L’imperatore Caligola voleva fare senatore e forse addirittura console il suo cavallo Incitatus cui era riservata una stalla fatta di marmo, ma non era affatto pazzo, voleva semplicemente ridicolizzare le istituzioni  repubblicane che erano rimaste intatte nella loro forma nonostante fossero ormai prive di potere reale. Dopo quasi 2000 anni ci ritroviamo nella medesima situazione, ma purtroppo con un’inversione della celebre frase di Marx secondo cui la storia si ripete prima come tragedia e poi come farsa: se la presa in giro di Caligola poteva essere burlesca, la comparsa di Kamala Harris quale contendente per la reggenza dell’impero, è un dramma che si è squadernato stanotte nell’atteso dibattito con Trump. Certo la signora, ancorché nitrisca più che ridere, non è un cavallo, ma sembra fatta per avere le redini: in circa 100 minuti di dibattito non è stata in grado di dire nulla se non attribuire a Trump la colpa delle azioni compiute da Biden e da lei come vicepresidente. Del futuro assolutamente nulla e men che meno un programma coerente.

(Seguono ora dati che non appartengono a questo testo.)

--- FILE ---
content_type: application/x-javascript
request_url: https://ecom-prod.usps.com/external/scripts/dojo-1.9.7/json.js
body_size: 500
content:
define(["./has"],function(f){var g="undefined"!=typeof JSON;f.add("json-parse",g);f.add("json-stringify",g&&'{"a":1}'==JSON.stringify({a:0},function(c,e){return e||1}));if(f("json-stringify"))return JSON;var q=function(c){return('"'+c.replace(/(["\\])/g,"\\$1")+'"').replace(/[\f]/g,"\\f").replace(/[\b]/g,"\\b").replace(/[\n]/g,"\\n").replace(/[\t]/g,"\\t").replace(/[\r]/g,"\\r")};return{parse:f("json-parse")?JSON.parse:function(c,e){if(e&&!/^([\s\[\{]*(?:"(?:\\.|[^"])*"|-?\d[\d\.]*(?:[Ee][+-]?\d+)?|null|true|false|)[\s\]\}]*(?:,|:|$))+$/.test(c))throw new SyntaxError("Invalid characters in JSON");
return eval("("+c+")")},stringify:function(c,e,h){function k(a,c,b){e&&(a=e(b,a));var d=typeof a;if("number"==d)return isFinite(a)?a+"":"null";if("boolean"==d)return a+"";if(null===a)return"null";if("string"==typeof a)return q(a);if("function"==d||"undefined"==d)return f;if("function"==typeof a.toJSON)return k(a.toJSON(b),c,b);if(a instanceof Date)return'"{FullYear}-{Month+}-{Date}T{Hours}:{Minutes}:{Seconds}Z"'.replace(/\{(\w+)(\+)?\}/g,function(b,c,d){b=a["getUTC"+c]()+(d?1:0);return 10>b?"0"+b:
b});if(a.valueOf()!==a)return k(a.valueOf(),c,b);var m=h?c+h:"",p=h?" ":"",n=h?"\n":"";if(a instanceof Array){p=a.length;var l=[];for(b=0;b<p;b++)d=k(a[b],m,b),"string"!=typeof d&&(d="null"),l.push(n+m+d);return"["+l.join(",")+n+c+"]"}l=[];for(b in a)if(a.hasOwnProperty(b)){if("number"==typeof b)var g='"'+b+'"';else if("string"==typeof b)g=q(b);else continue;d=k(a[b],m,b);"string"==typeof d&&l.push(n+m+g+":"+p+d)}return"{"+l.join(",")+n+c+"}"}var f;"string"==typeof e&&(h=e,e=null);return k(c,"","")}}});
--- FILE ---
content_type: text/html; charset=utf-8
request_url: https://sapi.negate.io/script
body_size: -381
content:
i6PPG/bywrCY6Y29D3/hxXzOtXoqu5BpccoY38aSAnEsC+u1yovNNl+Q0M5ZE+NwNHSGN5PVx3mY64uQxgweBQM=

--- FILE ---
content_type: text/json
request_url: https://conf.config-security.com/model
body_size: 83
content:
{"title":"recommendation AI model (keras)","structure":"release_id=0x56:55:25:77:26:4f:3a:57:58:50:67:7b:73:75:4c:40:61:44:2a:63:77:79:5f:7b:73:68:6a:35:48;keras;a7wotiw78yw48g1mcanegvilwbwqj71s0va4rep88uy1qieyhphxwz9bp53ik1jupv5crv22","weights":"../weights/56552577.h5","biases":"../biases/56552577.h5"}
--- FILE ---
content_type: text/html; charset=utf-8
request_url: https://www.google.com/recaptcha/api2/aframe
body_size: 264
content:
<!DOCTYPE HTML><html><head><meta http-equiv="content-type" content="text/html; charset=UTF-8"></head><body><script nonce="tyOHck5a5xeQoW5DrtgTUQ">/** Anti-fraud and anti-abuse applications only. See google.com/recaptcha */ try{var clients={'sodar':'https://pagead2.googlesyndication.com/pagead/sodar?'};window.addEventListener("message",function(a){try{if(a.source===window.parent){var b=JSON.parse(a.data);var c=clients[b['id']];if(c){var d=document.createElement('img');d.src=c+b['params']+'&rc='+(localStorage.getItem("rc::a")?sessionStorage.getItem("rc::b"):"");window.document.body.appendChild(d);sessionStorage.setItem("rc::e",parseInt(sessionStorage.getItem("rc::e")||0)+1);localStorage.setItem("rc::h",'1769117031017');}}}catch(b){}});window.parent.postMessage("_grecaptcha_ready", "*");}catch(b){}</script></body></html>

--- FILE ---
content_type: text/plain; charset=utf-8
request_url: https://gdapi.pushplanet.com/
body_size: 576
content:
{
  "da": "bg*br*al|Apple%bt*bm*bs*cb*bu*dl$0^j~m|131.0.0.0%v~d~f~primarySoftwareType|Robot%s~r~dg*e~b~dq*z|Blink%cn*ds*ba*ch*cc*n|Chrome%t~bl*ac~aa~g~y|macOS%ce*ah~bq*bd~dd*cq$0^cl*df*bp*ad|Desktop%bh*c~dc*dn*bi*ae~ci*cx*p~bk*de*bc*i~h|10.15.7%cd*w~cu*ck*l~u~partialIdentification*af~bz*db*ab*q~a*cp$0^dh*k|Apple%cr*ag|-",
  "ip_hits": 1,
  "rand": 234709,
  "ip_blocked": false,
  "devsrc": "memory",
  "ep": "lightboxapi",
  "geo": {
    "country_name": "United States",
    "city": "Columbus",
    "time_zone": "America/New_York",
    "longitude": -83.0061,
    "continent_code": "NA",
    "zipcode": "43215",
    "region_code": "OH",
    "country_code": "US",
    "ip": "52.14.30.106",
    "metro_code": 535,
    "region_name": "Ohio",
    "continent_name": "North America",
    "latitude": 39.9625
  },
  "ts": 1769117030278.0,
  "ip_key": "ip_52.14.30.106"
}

L’esultanza della stampa coloniale e di obbedienza feudale  deriva unicamente dal fatto che sia stata in grado di articolare alcune frasi consecutive, una novità assoluta per lei, ma il tutto è parso ciò che realmente era: imparaticcio mandato a memoria oppure erratico mentre le uniche cose  alle quali si è aggrappata sono state l’aborto e la gioia. Tutto il resto è stato uno spezzatino di dichiarazioni che non sembrano entrare in un puzzle che restituisca un’immagine coerente. Insomma per chiunque abbia un minimo di naso è stato abbastanza evidente che l’unica vera qualità di Kamala è di non avere idee proprie, ma di essere disposta ad implementare fedelmente  qualsiasi cosa le oligarchie vogliano. È la candidata del “più o meno la stessa cosa”, quella – tanto per fare un esempio – che ora dice di non voler vietare le armi perché è lei stessa proprietaria di armi o quella che che ha cambiato idea sul fracking e sul Medicare per tutti. Ma lo fa perché è pragmatica dice Bernie Sanders. Qui però ci troviamo di fronte a una campagna completamente vuota che segue solo e soltanto i sondaggi.

A questo dobbiamo aggiungere che Trump ha espresso un abbozzo di programma che non differisce molto da quello del 2016: qualche boccone per i conservatori, un po’ di follia economica per i libertari, qualche idea qui e là che sembra fatta per essere dimenticata il più in fretta possibile. In genere ha espresso una posizione un po’ isolazionista in politica estera con qualche accenno alla multipolarità e un ritorno alla manifattura, ma la mia impressione è che ci sono poche possibilità che qualcosa di tutto ciò venga davvero realizzato se dovesse vincere le elezioni. Anche perché – e questo valga pure per Draghi e il suo delirante piano – le economie finanziarizzate non si possono facilmente riconvertire alla manifattura e più in generale alla produzione reale: per farlo dovrebbero scrollarsi di dosso proprio tutta la filosofia economica prodotta da draghi e draghetti negli ultimi 50 anni che poi ha prodotto il potere delle oligarchie di comando e il maneggio da cui escono fuori i vari cavalli della politica.

Tralascio la polemica sui cani e sui gatti mangiati dagli haitiani che vivono clandestinamente in qualche zona degli Usa: con il mondo in fiamme proprio a causa di questo impero che declina, ma che non vuole lasciare la presa sull’intero pianeta tutto ciò acquisisce un carattere sinistro e farsesco che di per sé denuncia il fallimento dell’occidente globalista e ancora di più la difficoltà di evitare l’armageddon finale grazie a una visione della società e del futuro radicalmente diversa. Si va avanti a tentoni senza avere alcuna bussola se non quella che segna il globalismo e le sue prescrizioni di disuguaglianza sociale come proprio Nord.